- **ЗАДАНИЯ**:
A: Совпадают ли с отрывком о Вахтангове утверждения (i) Вахтангов сделал запись в дневнике 3 июля; (ii) в подавленном настроении он много читает; (iii) в таком состоянии он может пролежать среди дня около трёх часов? На каждое ответьте «да» или «нет» и приведите точные слова отрывка, которые это решают.
B: Перепишите из отрывка о Вахтангове кусок от слов «Когда он впадает» до слов «интереса ко всему.», ничего не меняя.
C: Допишите продолжение отрывка о Вахтангове, начиная сразу после его последнего предложения.

Но бывает и так, что душевное состояние «бродяги»-актёра, оторвавшегося от дома и семьи, ведущего дни, как перелётная птица, вовсе уж не такое весёлое, как может показаться со стороны.

3 июля Вахтангов записывает в дневнике: «Не хочется жить, когда видишь нелепости жизни».

Тогда его друзья чувствовали, что в нём живут два человека, две сущности. Он может часами лежать в полном бездействии, равнодушный, безучастный ко всему, погруженный в забвение. Ничего не читает. Лежит так среди дня часа три. Если к нему обращаются, он подчас не отвечает. Он отсутствует. Как будто испытывает отвращение к жизни.

Когда он впадает в такое упадочное настроение, его лучше других понимает Лидия Дейкун и одна из его друзей решается нарушить его публичное одиночество: подходит к нему, всячески старается отвлечь; если же не удаётся, начинает придумывать что-нибудь смешное и смеяться. Её смех всегда приводит его в чувство. Но всё же он долго сопротивляется.

— Уходите. Уходите.

— Не уйду.

В конце концов она побеждает его своим весельем и добротой, заставляет вскочить с дивана и снова стать «настоящим» Вахтанговым — полным энергии, с загоревшимися глазами, увлекающим всех вулканом творчества, озорства, интереса ко всему.

- **ИСХОДНЫЕ ДАННЫЕ**:

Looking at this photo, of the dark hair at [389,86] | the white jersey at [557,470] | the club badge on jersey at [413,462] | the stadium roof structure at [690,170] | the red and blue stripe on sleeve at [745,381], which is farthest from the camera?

- **ОТВЕТЫ ПО ЗАДАНИЯМ**:
A:
(i) Да: «3 июля Вахтангов записывает в дневнике».
(ii) Нет: «Ничего не читает.»
(iii) Да: «Лежит так среди дня часа три.»

B:
Когда он впадает в такое упадочное настроение, его лучше других понимает Лидия Дейкун и одна из его друзей решается нарушить его публичное одиночество: подходит к нему, всячески старается отвлечь; если же не удаётся, начинает придумывать что-нибудь смешное и смеяться. Её смех всегда приводит его в чувство. Но всё же он долго сопротивляется.

— Уходите. Уходите.

— Не уйду.

В конце концов она побеждает его своим весельем и добротой, заставляет вскочить с дивана и снова стать «настоящим» Вахтанговым — полным энергии, с загоревшимися глазами, увлекающим всех вулканом творчества, озорства, интереса ко всему.

C:
Оба они, Евгений и Дейкун, понимали: не стоит возвращаться к печальным настроениям душевного упадка, которые культивировало у художественной интеллигенции глухое время общественной реакции, — настроениям, которые Вахтангов, всегда остро чувствовавший веяния современности, выразил в поэме, посвящённой Дейкун, ещё совсем недавно, в 1910 году:

У меня нет слез…
Давно,
И потому я не могу плакать —
Смешно, когда плачет «большой»…
Ну, а если он давно не плакал,
Если его глаза все чаще и чаще режет сухая слеза,
Если в душе его такой страшный покой,
Если безгранично его равнодушие,
Если шаги жизни не тревожат его,
Если мутен взор его и одинока его душа
Так долго, долго…
А потом как-нибудь на эту мёртвую поверхность
Упадёт луч сознания,
Оттает лёд бесстрастия у мёртвой души,
В сердце попадёт свежая кровинка,
В хаос мысли ворвётся живая струйка,
Страшный покой прорвётся звонкой нотой
На миг,
На маленький, короткий миг
И подчеркнёт одиночество,
И застонет душа,
И шелохнётся сердце,
И дрогнет мысль,
Откроются глаза,
И если в этот миг заплачет он,
«Большой», — разве смешно?..
У меня нет слез
Давно,
И поэтому я не могу плакать,
И потому я не могу дать посмеяться другому,
А если он хочет смеяться, я расскажу ему сказку,
Глупую и нескладную,
Но такую смешную и потешную.
У меня нет слез, возьми мою сказку.

Далеко-далеко от людей, на маленьком острове, одиноком и диком, культурой не тронутом, жил-был стройный Иолла.

И не один он жил: с ним была нежная, хрупкая Эдда…

Проходит время.

Эдда уходит от возлюбленного.

Покинутый Иолла обращается к морю:

Откликнись, море!
Заглуши криком своей холодной груди крик моих страданий,
Вспень волны!
Вздымай на гребни их осколки моих надежд
И погружай на страшное дно!
Ты, могучее море, одним всплеском
Можешь затопить миры, одним лёгким кивком волн
Своих можешь смыть все, созданное человеком,
Грозным взглядом зелёных глаз
Потушишь огонь земли.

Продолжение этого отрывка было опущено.